@elianda
Thank you for sharing those documents, however I failed to see the requirement for a Cx487DLC-40 FPU when using a Cyrix 486DLC ALU. That article mentions that a Cx-87D87-40 is the FPU of choice for a 486DLC FPU. I have bolded the section of interest. It was suggested to me that the Cyrix 487DLC was a rename of the Cx-87D87 (Cyrix 387) for marketing reasons. If you have other information, please let me know.
With the 486SLC/DLC, one buys a 387 compatible coprocessor to add floating-point capabilities. It is recommended to get a Cyrix coprocessor for this purpose, since these are the fastest 387 compatible coprocessors available. Also, Cyrix sells kits consisting of a 486SLC/DLC and a coprocessor that have a favourable value for money ratio. The floating-point performance of a Cyrix 486DLC + Cyrix 83D87 combination is about 50% of that of an Intel 486DX running at the same frequency.

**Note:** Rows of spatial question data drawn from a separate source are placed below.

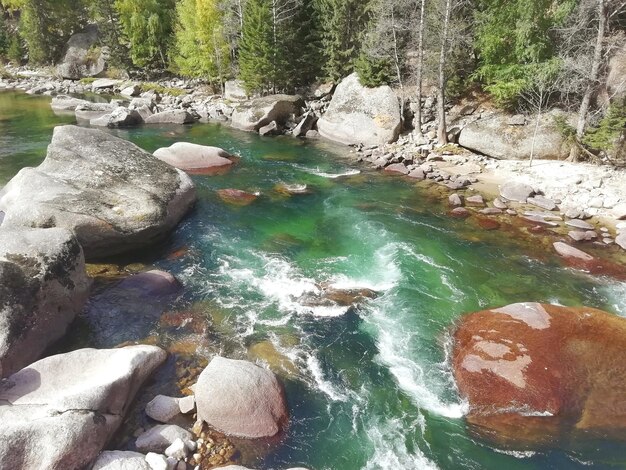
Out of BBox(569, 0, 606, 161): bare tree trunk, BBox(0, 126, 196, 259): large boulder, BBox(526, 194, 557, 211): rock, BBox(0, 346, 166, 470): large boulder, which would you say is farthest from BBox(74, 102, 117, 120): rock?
BBox(569, 0, 606, 161): bare tree trunk

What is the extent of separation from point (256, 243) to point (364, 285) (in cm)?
461

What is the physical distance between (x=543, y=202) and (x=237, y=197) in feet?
44.7

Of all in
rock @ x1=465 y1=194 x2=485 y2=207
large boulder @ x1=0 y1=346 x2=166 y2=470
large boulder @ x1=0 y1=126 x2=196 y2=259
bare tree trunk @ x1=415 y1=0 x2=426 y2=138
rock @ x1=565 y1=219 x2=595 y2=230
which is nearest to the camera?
large boulder @ x1=0 y1=346 x2=166 y2=470

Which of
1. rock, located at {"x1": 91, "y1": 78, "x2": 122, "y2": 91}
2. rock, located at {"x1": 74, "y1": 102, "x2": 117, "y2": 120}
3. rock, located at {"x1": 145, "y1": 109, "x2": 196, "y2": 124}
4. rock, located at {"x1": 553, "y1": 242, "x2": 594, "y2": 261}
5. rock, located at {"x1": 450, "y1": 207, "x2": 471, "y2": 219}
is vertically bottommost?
rock, located at {"x1": 553, "y1": 242, "x2": 594, "y2": 261}

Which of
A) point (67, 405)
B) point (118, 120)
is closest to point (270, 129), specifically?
point (118, 120)

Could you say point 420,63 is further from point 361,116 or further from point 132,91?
point 132,91

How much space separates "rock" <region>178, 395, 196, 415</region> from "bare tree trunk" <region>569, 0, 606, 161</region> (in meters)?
21.5

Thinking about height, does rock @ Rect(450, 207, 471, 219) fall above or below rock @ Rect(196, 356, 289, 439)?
below

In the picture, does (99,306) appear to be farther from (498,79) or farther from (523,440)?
(498,79)

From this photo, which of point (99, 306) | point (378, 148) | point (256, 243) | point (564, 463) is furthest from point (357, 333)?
point (378, 148)

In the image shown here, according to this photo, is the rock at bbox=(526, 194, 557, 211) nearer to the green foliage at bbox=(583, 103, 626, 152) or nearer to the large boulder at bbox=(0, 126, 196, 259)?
the green foliage at bbox=(583, 103, 626, 152)

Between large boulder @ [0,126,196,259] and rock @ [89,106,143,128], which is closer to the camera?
large boulder @ [0,126,196,259]

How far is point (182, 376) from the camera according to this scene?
938 centimetres

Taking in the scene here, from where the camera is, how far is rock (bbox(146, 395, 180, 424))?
830 cm
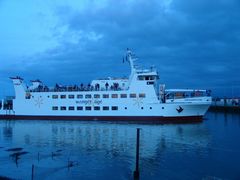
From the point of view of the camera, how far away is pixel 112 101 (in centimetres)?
4522

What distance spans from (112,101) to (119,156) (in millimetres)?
24128

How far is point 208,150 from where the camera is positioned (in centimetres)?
2377

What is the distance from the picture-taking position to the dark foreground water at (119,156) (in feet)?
56.7

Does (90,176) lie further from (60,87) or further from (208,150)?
(60,87)

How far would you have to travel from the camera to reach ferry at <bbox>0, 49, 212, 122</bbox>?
42.7 meters

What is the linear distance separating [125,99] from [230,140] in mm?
18385

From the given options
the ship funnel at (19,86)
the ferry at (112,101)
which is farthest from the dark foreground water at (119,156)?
the ship funnel at (19,86)

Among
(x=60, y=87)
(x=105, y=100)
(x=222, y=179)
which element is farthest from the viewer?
(x=60, y=87)

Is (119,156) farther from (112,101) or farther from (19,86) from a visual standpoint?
(19,86)

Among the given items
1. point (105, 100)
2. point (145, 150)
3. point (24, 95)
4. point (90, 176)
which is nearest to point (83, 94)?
point (105, 100)

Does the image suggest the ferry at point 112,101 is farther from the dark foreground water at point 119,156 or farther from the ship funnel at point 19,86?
the dark foreground water at point 119,156

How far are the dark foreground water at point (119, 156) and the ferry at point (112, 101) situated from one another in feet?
35.6

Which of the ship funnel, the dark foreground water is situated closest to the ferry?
the ship funnel

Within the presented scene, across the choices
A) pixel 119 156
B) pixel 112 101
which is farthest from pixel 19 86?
pixel 119 156
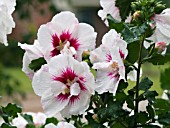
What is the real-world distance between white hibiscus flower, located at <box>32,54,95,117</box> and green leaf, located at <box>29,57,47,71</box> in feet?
0.11

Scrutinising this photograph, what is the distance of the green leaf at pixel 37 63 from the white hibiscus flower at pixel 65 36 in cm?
2

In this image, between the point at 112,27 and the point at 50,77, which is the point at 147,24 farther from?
the point at 50,77

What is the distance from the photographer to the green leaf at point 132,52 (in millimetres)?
956

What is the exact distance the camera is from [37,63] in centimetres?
97

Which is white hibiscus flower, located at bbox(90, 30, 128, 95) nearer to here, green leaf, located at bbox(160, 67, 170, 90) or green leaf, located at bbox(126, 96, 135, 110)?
green leaf, located at bbox(126, 96, 135, 110)

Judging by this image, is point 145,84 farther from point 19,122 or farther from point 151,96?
point 19,122

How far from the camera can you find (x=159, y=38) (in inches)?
37.9

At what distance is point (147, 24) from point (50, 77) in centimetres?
17

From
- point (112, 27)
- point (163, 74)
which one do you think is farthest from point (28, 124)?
point (163, 74)

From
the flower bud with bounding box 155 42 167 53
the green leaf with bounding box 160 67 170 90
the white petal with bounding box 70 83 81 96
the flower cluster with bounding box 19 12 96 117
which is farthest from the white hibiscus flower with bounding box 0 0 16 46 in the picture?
the green leaf with bounding box 160 67 170 90

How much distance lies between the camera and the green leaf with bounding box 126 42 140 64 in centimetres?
96

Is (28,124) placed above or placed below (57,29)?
below

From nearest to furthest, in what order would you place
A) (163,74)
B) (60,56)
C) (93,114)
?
(60,56), (93,114), (163,74)

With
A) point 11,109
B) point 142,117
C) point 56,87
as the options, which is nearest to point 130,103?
point 142,117
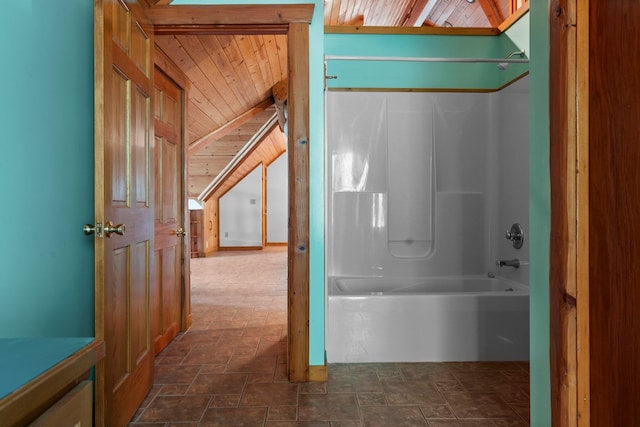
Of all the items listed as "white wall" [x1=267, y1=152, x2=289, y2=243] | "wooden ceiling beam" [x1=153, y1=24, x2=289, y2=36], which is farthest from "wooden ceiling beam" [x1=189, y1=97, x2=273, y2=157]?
"white wall" [x1=267, y1=152, x2=289, y2=243]

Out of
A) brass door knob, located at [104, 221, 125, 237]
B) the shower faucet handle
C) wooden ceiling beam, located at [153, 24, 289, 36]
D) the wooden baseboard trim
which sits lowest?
the wooden baseboard trim

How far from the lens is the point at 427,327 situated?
2.62 metres

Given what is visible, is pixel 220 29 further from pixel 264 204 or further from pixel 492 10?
pixel 264 204

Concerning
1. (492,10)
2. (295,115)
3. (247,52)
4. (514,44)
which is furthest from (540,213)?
(247,52)

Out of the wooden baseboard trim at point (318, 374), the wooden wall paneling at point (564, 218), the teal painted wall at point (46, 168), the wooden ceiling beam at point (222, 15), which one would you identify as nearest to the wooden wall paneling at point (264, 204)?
the wooden ceiling beam at point (222, 15)

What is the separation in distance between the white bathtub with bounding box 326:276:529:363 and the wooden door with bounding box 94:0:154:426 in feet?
3.73

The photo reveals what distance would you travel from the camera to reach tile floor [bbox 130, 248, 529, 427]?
1934 millimetres

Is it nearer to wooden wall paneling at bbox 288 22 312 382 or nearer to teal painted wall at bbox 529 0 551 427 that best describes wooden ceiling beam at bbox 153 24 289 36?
wooden wall paneling at bbox 288 22 312 382

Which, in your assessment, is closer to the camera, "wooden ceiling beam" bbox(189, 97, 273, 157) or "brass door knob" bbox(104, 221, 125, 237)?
"brass door knob" bbox(104, 221, 125, 237)

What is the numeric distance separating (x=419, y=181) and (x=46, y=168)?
264 cm

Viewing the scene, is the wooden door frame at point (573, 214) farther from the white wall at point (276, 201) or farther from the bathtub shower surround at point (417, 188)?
the white wall at point (276, 201)

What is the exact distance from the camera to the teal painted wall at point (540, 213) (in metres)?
1.21

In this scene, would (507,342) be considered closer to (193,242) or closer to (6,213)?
(6,213)

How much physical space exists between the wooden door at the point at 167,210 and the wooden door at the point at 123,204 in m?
0.63
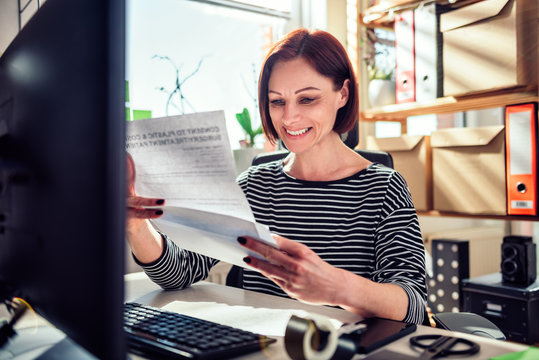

Here is another neat little blip from that article,
The Cyrix 486SLC/DLC have a RISC-like execution unit with a flexible five stage pipeline, just as the 80486SX has. Unlike the Intel 80486, which has an 8 kB, 4-way associative cache on chip, the Cx486SLC/DLC only have an 1 kB, 2-way associative cache (the cache on the Cyrix chips can also be configured to be of the direct mapped type). The 486DLC provides up to 80% more integer performance than a 386DX at the same clock frequency, with the average performance gain being about 35%. With the 1 kB on-chip cache enabled, the 486DLC provides about 75% of the integer performance of a 486SX at the same clock frequency. With the cache disabled, the 486DLC provides about 65% of the integer performance of a 486SX. The lower performance of the Cyrix 486DLC as compared to the Intel 80486SX is mostly due to the slow 386DX bus interface the 486DLC uses, which is up to 2 times slower than the 486 bus interface. Some additional performance penalty is imposed by the smaller cache on the 486SCL/DLC, which provides significantly lower hit rates than the 8 kB cache of the 80486SX.
The 80% more integer performance compared to the 386DX-40 seems to be well in line with the benchmarks I ran (shown above), which had an average integer performance benefit of 65%. Those are only synthetic benchmarks, so perhaps in terms of real life applications, the average benefit is only 35%. I'd like to see these results from someone with a Ti486SXL, which has 8 KB of L1 cache. Unfortunately, my system didn't show any benefit when using a Ti486SXL w/8 KB of cache compared to the 1 KB of 486DLC, which may be a limitation of my motherboard.
However, Vogons member Anonymous Coward has a Cyrix/Ti 486SXL setup. Attached was his Speedsys result, which is double that of my Ti 486DLC. I wonder which FPU he had installed? None?
Plan your life wisely, you'll be dead before you know it.